All laboratory tests including complete blood count (CBC), C-reactive protein (CRP), anti-nuclear antibody (ANA), rheumatoid factor (RF), angiotensin-converting enzyme (ACE), viral hepatitis titers, lysozyme, Histoplasma antibody, Syphilis, HLA-B27, HIV, Bartonella serology, anti-neutrophil cytoplasmic antibody (ANCA), QuantiFERON, and thyroid-stimulating hormone (TSH) were normal except for an erythrocyte sedimentation rate (ESR) of 28 mm/hr. CXR was normal; however, calcified mediastinal lymph nodes were detected on a chest CT with contrast, and their endobronchial ultrasound biopsy results were normal for histology and culture. MRI of the brain and orbit with Gadolinium enhancement displayed soft tissue abnormality with enhancement in the left orbital apex with involvement of the extraocular muscles, anterior aspect of Meckel’s cave, and lateral cavernous sinus. It also showed dural-based lesions along the greater wing of the right sphenoid and inferior frontal convexity with underlying cortical erosion and enhancement of the calvarium and subtle leptomeningeal enhancement along the ventral surface of the pons (Figure 1).

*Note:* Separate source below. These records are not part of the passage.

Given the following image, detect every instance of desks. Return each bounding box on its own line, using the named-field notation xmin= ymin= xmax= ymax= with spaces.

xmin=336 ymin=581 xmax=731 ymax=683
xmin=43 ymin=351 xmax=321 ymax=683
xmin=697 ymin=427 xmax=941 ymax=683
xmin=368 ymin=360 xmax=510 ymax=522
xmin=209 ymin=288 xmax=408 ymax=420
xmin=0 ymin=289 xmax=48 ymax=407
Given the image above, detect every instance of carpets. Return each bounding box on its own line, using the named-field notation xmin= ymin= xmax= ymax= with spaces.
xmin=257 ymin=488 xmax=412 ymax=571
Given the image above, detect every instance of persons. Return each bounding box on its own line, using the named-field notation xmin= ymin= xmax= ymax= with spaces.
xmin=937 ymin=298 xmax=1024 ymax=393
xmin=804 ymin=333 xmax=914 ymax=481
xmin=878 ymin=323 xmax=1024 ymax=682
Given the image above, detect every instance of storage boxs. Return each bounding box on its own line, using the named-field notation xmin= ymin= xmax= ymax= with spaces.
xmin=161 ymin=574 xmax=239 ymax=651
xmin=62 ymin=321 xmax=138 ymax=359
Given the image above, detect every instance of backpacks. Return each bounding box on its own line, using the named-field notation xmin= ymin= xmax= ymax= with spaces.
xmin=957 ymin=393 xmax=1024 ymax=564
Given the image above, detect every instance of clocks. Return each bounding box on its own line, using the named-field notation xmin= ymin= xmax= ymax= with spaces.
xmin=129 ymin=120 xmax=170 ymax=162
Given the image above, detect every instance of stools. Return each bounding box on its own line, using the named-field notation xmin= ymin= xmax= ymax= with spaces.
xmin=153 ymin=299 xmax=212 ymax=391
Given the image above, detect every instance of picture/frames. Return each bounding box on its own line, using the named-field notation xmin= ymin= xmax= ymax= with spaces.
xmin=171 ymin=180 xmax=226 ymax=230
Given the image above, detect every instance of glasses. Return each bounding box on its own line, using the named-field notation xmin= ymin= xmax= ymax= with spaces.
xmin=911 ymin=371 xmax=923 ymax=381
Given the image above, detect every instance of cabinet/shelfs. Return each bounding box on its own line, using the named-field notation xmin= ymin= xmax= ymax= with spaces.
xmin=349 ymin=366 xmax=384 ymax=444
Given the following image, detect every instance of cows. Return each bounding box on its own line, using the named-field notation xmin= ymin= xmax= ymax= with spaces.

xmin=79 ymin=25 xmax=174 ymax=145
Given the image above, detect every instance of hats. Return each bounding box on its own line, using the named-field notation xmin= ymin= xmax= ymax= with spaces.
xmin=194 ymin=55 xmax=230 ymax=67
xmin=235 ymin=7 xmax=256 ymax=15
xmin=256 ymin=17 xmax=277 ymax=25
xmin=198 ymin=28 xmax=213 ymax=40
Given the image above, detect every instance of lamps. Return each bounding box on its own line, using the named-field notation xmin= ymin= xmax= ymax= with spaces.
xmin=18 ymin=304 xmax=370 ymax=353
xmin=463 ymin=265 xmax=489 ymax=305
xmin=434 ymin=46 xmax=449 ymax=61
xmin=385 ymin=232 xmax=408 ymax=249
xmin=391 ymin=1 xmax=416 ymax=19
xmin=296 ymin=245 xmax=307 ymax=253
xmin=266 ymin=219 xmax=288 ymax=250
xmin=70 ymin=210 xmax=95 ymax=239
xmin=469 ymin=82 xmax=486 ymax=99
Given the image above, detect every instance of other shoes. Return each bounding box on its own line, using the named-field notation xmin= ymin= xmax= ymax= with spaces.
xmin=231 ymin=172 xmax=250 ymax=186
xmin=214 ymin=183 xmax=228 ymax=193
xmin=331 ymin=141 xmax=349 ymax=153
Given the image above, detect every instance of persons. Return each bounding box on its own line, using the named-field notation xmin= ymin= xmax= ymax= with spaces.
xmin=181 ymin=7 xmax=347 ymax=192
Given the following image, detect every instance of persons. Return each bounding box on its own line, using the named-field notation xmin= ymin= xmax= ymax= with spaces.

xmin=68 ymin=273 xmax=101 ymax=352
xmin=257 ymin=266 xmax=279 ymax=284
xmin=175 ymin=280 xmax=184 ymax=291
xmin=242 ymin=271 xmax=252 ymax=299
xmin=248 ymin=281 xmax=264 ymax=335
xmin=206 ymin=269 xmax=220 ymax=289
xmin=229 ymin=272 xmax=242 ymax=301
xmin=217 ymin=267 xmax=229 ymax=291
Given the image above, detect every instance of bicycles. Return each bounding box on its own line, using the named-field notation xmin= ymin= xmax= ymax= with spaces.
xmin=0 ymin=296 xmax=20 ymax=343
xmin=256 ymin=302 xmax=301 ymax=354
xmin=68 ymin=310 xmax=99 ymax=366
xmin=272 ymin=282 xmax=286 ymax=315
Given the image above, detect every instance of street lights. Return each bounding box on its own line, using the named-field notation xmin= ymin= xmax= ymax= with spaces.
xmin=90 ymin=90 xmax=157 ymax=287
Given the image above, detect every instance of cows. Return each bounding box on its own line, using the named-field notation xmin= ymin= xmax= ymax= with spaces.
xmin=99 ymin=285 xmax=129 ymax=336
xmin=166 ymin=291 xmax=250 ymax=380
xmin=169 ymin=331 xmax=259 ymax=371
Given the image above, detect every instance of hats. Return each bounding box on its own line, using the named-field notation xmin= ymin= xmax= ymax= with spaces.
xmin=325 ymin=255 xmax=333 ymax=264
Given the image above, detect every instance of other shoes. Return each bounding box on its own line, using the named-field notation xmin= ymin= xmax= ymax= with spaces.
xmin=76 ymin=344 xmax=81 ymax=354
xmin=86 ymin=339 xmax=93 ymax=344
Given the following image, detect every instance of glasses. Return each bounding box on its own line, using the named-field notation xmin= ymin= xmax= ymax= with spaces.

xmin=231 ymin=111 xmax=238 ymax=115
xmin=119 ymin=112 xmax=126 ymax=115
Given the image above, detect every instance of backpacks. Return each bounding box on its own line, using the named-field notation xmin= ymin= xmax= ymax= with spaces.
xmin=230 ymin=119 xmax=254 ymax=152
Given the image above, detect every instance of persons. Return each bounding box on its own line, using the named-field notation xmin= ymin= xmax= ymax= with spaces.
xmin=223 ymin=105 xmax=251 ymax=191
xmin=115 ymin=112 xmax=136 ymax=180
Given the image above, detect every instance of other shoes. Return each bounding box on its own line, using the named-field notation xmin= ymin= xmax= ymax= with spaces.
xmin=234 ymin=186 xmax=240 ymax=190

Figure 1 Axial view of magnetic resonance imaging (MRI) showed intraconal soft tissue and optic nerve sheath complex swelling [obscured the territories of different segments (Orange arrow)] (A). The positron emission tomography (PET) computed tomography demonstrated multiple fluorodeoxyglucose (FDG) avid lymph nodes above and below the diaphragm (red arrows) (B). MRI improved following the treatment [clear borders of segments (blue arrow)] (C).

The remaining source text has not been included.